Danach Erkundungstour durch das Labyrinth. Der Besucherstrom ist mässig und es gibt viele Stellen, an denen wir ganz alleine unterwegs sind. Man darf vermuten, dass das nicht zu jeder Jahreszeit der Fall sein wird. Ein paar Impressionen:



Lydia bleibt im Dorf, während ich mir den Aufstieg auf die Festung leiste. Ich habe die Stufen nicht gezählt, aber es sind jedenfalls weniger als 999. Viel zu sehen, ausser verfallener sowie restaurierter Mauern, gibt es nicht. Ich bin nur für die Aussicht hochgeklettert und um euch, liebe Leser, dieses Foto zu bieten:

Gerne würden wir uns für einen Snack auf einer der wirklich hübsch gestalteten Terrassen der hiesigen Tavernen setzen, doch sie sind alle mehr oder weniger dem Wind ausgesetzt und dadurch nicht unbedingt gemütlich. Man kann auch drinnen sitzen, aber das gibt uns der Kopf nicht zu und so beschliessen wir, den Rückweg zum Parkplatz unter die Füsse zu nehmen.

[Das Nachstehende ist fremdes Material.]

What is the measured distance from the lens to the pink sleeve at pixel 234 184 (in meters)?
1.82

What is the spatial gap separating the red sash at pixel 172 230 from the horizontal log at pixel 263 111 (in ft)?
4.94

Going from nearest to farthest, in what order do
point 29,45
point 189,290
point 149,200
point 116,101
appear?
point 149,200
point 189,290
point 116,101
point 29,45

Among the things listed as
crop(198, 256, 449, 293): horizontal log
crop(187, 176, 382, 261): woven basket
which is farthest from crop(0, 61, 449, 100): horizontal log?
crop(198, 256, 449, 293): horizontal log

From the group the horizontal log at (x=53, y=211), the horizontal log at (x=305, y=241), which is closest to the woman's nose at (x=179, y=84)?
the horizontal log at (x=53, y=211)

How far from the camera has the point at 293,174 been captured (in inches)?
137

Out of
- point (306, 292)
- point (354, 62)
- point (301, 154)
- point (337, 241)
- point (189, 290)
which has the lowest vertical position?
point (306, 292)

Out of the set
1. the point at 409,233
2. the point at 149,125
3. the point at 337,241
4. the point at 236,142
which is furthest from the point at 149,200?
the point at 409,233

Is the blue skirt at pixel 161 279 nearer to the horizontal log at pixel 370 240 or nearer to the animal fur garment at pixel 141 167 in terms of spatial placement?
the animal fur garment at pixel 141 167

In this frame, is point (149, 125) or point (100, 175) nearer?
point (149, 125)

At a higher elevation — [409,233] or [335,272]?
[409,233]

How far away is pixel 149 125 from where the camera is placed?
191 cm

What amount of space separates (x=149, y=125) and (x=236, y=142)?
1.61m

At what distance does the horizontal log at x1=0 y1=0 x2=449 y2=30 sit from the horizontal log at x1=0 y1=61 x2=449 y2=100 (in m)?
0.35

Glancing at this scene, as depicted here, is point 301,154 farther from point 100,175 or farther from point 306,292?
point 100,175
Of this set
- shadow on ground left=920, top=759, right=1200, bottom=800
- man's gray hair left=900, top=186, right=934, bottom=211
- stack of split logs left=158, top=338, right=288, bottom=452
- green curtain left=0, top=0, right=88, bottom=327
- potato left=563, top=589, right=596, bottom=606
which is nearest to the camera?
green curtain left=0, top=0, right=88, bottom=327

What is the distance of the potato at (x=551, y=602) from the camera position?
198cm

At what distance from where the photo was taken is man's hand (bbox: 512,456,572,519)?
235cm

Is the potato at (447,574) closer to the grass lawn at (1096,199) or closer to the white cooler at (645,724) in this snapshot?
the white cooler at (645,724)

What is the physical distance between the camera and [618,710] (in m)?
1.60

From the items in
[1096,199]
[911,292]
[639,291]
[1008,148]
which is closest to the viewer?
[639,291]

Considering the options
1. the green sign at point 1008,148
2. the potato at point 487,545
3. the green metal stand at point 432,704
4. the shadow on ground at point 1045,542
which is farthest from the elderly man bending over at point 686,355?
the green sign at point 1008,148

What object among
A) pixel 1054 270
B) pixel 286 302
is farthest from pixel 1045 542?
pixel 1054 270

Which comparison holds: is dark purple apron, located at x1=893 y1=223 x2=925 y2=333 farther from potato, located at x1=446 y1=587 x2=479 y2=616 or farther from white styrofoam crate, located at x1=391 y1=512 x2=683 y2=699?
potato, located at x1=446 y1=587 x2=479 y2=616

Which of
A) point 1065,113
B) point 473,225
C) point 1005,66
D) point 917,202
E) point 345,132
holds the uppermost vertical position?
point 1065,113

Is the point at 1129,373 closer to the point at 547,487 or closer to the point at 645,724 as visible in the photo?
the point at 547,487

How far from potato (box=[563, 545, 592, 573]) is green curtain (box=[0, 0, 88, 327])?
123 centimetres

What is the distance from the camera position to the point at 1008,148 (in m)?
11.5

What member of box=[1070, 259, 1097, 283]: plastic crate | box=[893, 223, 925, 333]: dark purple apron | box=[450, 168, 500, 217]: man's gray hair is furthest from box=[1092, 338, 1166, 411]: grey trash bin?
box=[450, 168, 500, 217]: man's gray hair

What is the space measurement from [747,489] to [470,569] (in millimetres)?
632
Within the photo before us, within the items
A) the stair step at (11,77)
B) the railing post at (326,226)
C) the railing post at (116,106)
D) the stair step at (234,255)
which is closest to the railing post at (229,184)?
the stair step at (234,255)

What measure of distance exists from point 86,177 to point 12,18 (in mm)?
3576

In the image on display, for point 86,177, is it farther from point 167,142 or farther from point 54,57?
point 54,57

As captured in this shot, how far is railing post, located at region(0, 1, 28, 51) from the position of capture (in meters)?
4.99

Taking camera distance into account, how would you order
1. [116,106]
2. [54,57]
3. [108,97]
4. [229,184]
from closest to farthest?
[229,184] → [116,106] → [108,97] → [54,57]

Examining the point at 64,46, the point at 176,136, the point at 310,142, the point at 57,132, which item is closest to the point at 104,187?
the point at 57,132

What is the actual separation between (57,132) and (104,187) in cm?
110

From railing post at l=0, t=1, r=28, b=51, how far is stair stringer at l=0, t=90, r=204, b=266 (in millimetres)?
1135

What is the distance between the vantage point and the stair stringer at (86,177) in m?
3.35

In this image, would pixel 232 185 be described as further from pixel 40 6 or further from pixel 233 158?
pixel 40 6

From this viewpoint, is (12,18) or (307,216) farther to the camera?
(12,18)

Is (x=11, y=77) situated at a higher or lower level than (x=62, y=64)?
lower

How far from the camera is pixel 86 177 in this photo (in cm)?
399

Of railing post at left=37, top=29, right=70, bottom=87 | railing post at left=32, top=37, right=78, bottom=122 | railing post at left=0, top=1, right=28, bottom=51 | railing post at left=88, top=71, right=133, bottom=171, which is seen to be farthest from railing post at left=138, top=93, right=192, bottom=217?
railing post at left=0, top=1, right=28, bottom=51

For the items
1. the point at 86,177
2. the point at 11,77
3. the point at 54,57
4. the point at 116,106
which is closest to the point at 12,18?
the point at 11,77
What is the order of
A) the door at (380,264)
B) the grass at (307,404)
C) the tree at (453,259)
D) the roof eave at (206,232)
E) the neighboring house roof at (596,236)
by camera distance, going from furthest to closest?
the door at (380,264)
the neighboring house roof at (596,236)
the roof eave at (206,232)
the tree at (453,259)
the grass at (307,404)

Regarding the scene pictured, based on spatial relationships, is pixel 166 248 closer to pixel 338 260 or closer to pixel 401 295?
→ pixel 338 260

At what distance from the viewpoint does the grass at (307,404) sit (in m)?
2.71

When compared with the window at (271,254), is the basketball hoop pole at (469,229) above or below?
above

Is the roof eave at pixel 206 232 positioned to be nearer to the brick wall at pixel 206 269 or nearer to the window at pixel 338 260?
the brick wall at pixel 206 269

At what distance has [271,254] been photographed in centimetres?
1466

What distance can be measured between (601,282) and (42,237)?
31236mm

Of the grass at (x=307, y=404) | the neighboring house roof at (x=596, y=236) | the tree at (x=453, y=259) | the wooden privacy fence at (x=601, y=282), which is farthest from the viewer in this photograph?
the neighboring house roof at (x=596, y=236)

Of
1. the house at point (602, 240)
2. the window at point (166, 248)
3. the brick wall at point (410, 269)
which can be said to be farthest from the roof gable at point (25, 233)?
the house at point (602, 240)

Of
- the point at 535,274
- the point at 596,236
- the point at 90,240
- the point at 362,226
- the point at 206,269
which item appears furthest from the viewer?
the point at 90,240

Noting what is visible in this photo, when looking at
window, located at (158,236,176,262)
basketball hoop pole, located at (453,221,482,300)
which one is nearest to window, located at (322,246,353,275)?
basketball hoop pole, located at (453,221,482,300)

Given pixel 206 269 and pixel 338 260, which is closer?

Direkt am Parkplatz befindet sich die Taverne Anemi. Die Terrasse vor der wütenden See ist eingepackt in transparente Zeltplanen und ist so vor dem Wind geschützt. Warum in die Ferne schweifen? Man kredenzt uns einen Salat mit Lachsstreifen und Avocado sowie ein leckeres Moussaka, welches dem örtlichen Stil entsprechend mit einer Prise Zimt gewürzt ist.

Nach der Rückfahrt ist meine erste Amtshandlung, unsere überdimensionierte Badewanne mit Wasser zu füllen. In der Zwischenzeit bringen wir allerlei Zutaten für einen Sugo Bolognese in einem grossen Topf auf Betriebstemperatur. Während unser zNacht leise vor sich hinköchelt, machen wir Siesta und geben uns später der Entspannung im warmen Wasser hin.

Apéro und zNacht finden dann weniger überraschend drinnen statt. Das Meer und der Sonnenuntergang ist auch von hier aus hübsch anzusehen.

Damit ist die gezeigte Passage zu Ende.